Beware: IDA C++ plugins, Qt 5.x, QStringLiteral: crash at exit-time

Intended audience

IDA C++ plugin authors, who wish to link such plugins against Qt 5.x libraries.

The problem

One of our customers, Aliaksandr Trafimchuk, recently reported that whenever IDA was run with a plugin of his that links against the Qt libraries that we ship, IDA would crash at exit-time (at least on Windows.)

Aliaksandr already did most of the work of figuring out exactly what was causing the crash, and even had a work-around (more like a kludge, as he pointed out, really) for it, but he still wanted to let us know about it so we are aware of the problem & perhaps can communicate about it.

The crash is an access violation, in an area of memory that doesn’t seem to be mapped by any stack, heap, DLL code or data.

The stack reveals that the crash happens at QCoreApplication::~QCoreApplication()-time (i.e., at application exit), when the QFontCache is freeing/releasing its entries:

  [External Code] 
  Qt5Gui.dll!QT::QThreadStorage::deleteData(void * x)
  Qt5Core.dll!QT::QThreadStorageData::set(void * p)
  [External Code] 
  idaq.exe!013426c5() Unknown

Why does that happen?

Our customer’s plugin uses a UI description file, that needs to be processed by Qt’s uic (UI-compiler). The generated code contains lines such as these:

label = new QLabel(TestDialog);
QFont font;
font.setFamily(QStringLiteral("Comic Sans MS"));

Note the use of QStringLiteral.

The QStringLiteral type

This is an optimization that came in Qt 5.x, and that causes actual QString instances to be laid out in the .rodata section of the program (together with a special refcount value that is -1, meaning “don’t touch this refcount”.)

Although at exit-time, this “static const” in-.rodata-QString instance wouldn’t be modified (because of the -1 refcount), simply reading it will cause a crash, since the section holding it has been removed from memory.

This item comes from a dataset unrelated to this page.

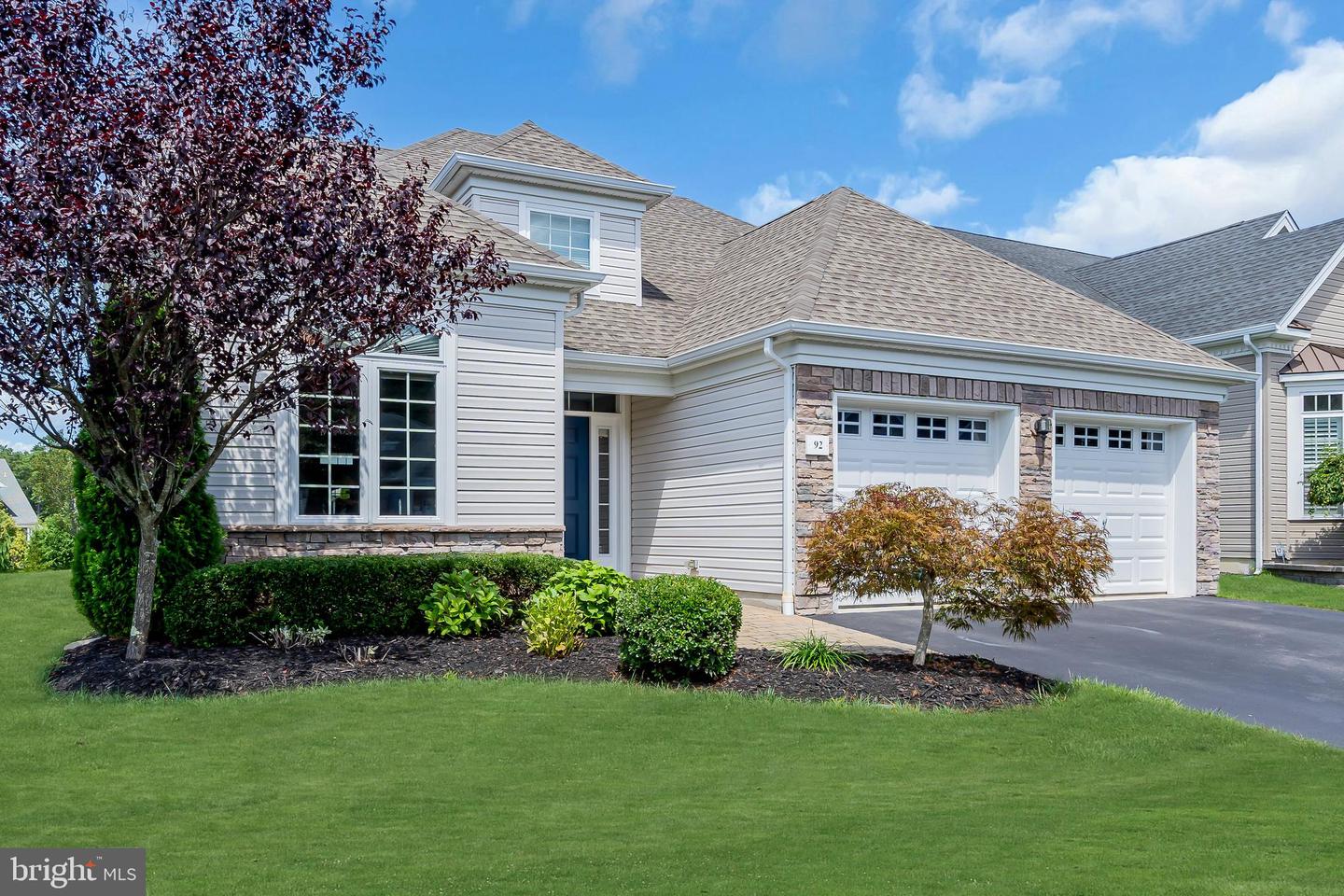 92 Arborridge Dr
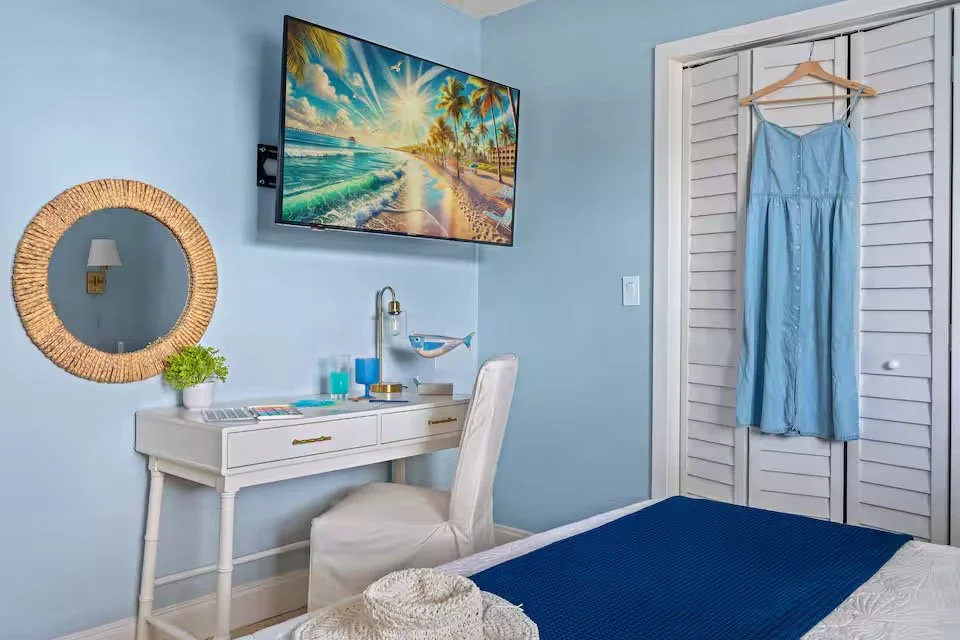 Sassy Seahorse - Bradenton Florida12.jpg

This is a known limitation/problem, too:

The plugin lifecycle

This is where the problem lies: at exit-time, IDA will:

  1. unload plugins
  2. proceed until its QCoreApplication goes out of scope, which will perform (among other things) the QFontCache cleanup.
  3. alas, at that time, the QFontCache still refers to literal QString data, in a section that is now gone (it was discarded at #1)

In fact, Qt expects that any binary that uses Qt libraries should remain in memory, so that some optimizations (such as the QStringLiteral) will continue to work. That’s why, when Qt unloads some of its own plugins, it doesn’t really unload those from memory.

Although the Qt library maintainers consider that having such limitations on binaries that link against Qt is acceptable, I personally hope they try to keep those restrictions as minimal as possible.

The solution

In any case, concerning this QStringLiteral issue, we have a way out: at compilation-time, pass the compiler the following flag: -DQT_NO_UNICODE_LITERAL

This will turn the QStringLiteral() expression into a QString::fromUtf8(), which will allocate the memory on the heap and the plugin should work just fine.

Another possible solution

Another possibility reported by an IDA user (but untested by us), is to add the following after the Qt headers #include directives:

#undef QStringLiteral
#define QStringLiteral(_str) _str

With this method, the literal C-style string will be implicitly converted to a QString, using the default conversion rules.


The kludge (which is Windows-specific) consists of calling LoadLibrary(szMyPluginFilePath), thereby somewhat artificially incrementing the refcount of his plugin, which will cause it to remain in memory & thus the ~QFontCache cleanup will succeed.